Герцогиня оставила после себя еще одно, куда более вульгарное напоминание, связанное с Потёмкиным. Вернувшись в 1779 году и пока еще сохраняя расположение Потёмкина и императрицы, она привезла с собой приятного молодого англичанина, который представился офицером, экспертом в военном деле и коммерции. «Майор» Джеймс Джордж Семпл действительно сражался в британской армии против американцев и в самом деле был специалистом в торговле – но торговле несколько особого рода. (В Британском музее висит его портрет, с которого на нас надменно глядит щеголь в высокой шляпе, белой блузе с оборками и военной форме – словом, при всех атрибутах настоящего шарлатана.) К тому времени, как Семпл прибыл в Россию, он уже был известен как «самозванец с севера и король жуликов». Несколько лет спустя о нем будет написана книга «Северный герой – удивительные приключения, любовные интриги, хитроумные планы, непревзойденное лицемерие, невероятные избавления, ужасные обманы, тайные замыслы и зверские деяния». Семпл был женат на кузине герцогини, и как раз в то время, когда Кингстон планировала свою вторую поездку в Россию, он угодил в тюрьму в Кале за долги. Она внесла за него залог и пригласила отправиться с нею в Петербург. Похоже, что преступник соблазнил «герцоговитую графиню» [4].

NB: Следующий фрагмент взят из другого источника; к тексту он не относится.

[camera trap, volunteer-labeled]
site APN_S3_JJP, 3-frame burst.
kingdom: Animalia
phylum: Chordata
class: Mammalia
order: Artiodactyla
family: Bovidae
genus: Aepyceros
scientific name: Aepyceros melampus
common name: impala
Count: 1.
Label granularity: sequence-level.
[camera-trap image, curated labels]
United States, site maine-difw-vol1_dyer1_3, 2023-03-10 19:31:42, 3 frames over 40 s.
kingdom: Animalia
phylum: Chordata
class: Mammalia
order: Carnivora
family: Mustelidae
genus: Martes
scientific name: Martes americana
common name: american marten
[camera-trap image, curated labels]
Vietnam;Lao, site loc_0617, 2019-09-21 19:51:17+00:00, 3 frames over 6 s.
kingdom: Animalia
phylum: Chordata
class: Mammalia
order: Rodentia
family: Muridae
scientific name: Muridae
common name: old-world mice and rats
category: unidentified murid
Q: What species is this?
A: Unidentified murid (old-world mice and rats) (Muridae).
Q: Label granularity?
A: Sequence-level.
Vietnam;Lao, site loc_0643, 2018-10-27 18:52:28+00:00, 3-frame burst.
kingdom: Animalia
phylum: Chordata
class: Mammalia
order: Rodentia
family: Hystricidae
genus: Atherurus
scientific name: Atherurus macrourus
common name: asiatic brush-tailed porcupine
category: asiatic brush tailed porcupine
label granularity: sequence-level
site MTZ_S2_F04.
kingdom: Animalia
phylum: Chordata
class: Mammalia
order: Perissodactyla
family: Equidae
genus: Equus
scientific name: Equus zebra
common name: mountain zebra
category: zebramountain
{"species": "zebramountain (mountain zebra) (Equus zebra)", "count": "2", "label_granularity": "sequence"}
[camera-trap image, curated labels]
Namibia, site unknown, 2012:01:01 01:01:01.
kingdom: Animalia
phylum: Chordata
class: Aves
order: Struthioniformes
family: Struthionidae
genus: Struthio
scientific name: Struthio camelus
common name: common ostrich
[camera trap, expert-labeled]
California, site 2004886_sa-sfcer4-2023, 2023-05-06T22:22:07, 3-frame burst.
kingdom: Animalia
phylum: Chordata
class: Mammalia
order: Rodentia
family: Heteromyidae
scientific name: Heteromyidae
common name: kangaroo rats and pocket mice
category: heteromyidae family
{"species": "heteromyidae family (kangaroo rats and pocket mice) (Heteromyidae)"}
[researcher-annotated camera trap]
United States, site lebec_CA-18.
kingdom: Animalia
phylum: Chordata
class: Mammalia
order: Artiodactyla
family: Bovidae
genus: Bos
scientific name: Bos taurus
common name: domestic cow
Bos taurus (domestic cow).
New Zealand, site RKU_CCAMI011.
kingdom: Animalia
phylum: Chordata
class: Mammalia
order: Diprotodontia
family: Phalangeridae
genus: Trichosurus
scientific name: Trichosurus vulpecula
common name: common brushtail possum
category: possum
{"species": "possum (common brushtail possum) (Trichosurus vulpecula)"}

Потёмкин был очарован. Он всегда восхищался подлинным безрассудством, а Семпл, как любой мошенник, наживался на своих лживых рассказах. Когда Потёмкин только делал первые шаги на государственной службе и впервые имел дело с европейцами, он был не слишком избирателен в своих иностранных знакомствах, но всегда предпочитал обаятельных торгашей скучным аристократам. Самозванец с севера и король жуликов присоединился к разномастному англо-французскому сборищу при потёмкинском дворе. Среди этой компании был ирландский солдат удачи по имени Ньютон, который впоследствии угодит под нож гильотины во время революции; был там и шевалье Вомаль де Фаж, французский священник-расстрига, в сопровождении своей любовницы [5], а также загадочный француз-авантюрист, которого звали шевалье де ля Тессоньер – он помогал Корберону отстаивать интересы Франции [6]. Очень жаль, что величайший искатель приключений той эпохи, образованный и остроумный Казанова приезжал в Россию слишком рано, чтобы застать Потёмкина: наверняка они пришлись бы друг другу по душе.


Иностранная свита Потёмкина представляла собой гротескную миниатюрную копию дипломатического мира. Светлейший князь уделял много времени военным вопросам и делам южных губерний, но при этом начал интересоваться сферой, за которую отвечал Никита Панин, – внешней политикой. В письме мужу, написанном вскоре после того, как закончился роман Потёмкина и Екатерины, графиня Румянцева проницательно заметила: «…горячность уже прошла, та, которая была, и он совсем другую жизнь ведет; вечера у себя в карты не играет, а всегда там прослуживает… Вы бы его не узнали…» [7]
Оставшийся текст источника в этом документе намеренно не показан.